Excerpted records

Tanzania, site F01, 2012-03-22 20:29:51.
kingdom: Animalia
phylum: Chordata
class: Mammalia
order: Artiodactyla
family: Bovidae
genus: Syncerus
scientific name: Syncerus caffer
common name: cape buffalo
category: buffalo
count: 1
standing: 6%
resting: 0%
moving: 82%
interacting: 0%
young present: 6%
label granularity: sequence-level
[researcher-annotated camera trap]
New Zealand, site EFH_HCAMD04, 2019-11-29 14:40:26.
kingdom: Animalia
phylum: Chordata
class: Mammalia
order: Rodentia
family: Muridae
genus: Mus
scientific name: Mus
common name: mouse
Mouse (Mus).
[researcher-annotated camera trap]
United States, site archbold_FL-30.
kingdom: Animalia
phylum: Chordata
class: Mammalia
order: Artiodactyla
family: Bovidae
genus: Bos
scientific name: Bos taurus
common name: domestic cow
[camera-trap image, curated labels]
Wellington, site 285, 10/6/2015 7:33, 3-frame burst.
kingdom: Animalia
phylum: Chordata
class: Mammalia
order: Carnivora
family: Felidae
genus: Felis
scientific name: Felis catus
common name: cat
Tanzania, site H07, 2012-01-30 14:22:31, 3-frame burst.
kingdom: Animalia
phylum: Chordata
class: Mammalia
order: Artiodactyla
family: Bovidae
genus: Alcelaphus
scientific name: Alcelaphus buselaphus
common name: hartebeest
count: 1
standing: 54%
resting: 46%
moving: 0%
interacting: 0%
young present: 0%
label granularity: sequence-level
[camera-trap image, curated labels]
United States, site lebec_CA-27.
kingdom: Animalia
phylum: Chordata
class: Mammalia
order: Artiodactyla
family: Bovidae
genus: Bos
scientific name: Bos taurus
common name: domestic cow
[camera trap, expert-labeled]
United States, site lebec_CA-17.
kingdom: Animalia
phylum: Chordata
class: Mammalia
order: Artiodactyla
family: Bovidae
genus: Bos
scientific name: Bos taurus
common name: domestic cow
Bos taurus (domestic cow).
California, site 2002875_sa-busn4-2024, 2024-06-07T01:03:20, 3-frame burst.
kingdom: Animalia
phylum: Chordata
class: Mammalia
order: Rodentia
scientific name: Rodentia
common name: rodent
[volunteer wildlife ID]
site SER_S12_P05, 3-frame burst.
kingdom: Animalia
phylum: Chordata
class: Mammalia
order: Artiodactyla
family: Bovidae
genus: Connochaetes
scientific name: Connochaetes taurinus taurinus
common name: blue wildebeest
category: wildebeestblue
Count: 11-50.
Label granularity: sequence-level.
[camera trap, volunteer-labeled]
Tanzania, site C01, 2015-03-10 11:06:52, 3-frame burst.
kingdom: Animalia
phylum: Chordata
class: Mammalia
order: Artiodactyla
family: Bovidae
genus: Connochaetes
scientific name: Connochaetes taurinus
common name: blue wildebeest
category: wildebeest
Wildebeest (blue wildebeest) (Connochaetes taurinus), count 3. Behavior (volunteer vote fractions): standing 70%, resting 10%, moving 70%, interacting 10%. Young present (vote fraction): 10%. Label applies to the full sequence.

Your goal
The listing above should be returned in full, exactly as shown.

Output for this task
Tanzania, site F01, 2012-03-22 20:29:51.
kingdom: Animalia
phylum: Chordata
class: Mammalia
order: Artiodactyla
family: Bovidae
genus: Syncerus
scientific name: Syncerus caffer
common name: cape buffalo
category: buffalo
count: 1
standing: 6%
resting: 0%
moving: 82%
interacting: 0%
young present: 6%
label granularity: sequence-level
[researcher-annotated camera trap]
New Zealand, site EFH_HCAMD04, 2019-11-29 14:40:26.
kingdom: Animalia
phylum: Chordata
class: Mammalia
order: Rodentia
family: Muridae
genus: Mus
scientific name: Mus
common name: mouse
Mouse (Mus).
[researcher-annotated camera trap]
United States, site archbold_FL-30.
kingdom: Animalia
phylum: Chordata
class: Mammalia
order: Artiodactyla
family: Bovidae
genus: Bos
scientific name: Bos taurus
common name: domestic cow
[camera-trap image, curated labels]
Wellington, site 285, 10/6/2015 7:33, 3-frame burst.
kingdom: Animalia
phylum: Chordata
class: Mammalia
order: Carnivora
family: Felidae
genus: Felis
scientific name: Felis catus
common name: cat
Tanzania, site H07, 2012-01-30 14:22:31, 3-frame burst.
kingdom: Animalia
phylum: Chordata
class: Mammalia
order: Artiodactyla
family: Bovidae
genus: Alcelaphus
scientific name: Alcelaphus buselaphus
common name: hartebeest
count: 1
standing: 54%
resting: 46%
moving: 0%
interacting: 0%
young present: 0%
label granularity: sequence-level
[camera-trap image, curated labels]
United States, site lebec_CA-27.
kingdom: Animalia
phylum: Chordata
class: Mammalia
order: Artiodactyla
family: Bovidae
genus: Bos
scientific name: Bos taurus
common name: domestic cow
[camera trap, expert-labeled]
United States, site lebec_CA-17.
kingdom: Animalia
phylum: Chordata
class: Mammalia
order: Artiodactyla
family: Bovidae
genus: Bos
scientific name: Bos taurus
common name: domestic cow
Bos taurus (domestic cow).
California, site 2002875_sa-busn4-2024, 2024-06-07T01:03:20, 3-frame burst.
kingdom: Animalia
phylum: Chordata
class: Mammalia
order: Rodentia
scientific name: Rodentia
common name: rodent
[volunteer wildlife ID]
site SER_S12_P05, 3-frame burst.
kingdom: Animalia
phylum: Chordata
class: Mammalia
order: Artiodactyla
family: Bovidae
genus: Connochaetes
scientific name: Connochaetes taurinus taurinus
common name: blue wildebeest
category: wildebeestblue
Count: 11-50.
Label granularity: sequence-level.
[camera trap, volunteer-labeled]
Tanzania, site C01, 2015-03-10 11:06:52, 3-frame burst.
kingdom: Animalia
phylum: Chordata
class: Mammalia
order: Artiodactyla
family: Bovidae
genus: Connochaetes
scientific name: Connochaetes taurinus
common name: blue wildebeest
category: wildebeest
Wildebeest (blue wildebeest) (Connochaetes taurinus), count 3. Behavior (volunteer vote fractions): standing 70%, resting 10%, moving 70%, interacting 10%. Young present (vote fraction): 10%. Label applies to the full sequence.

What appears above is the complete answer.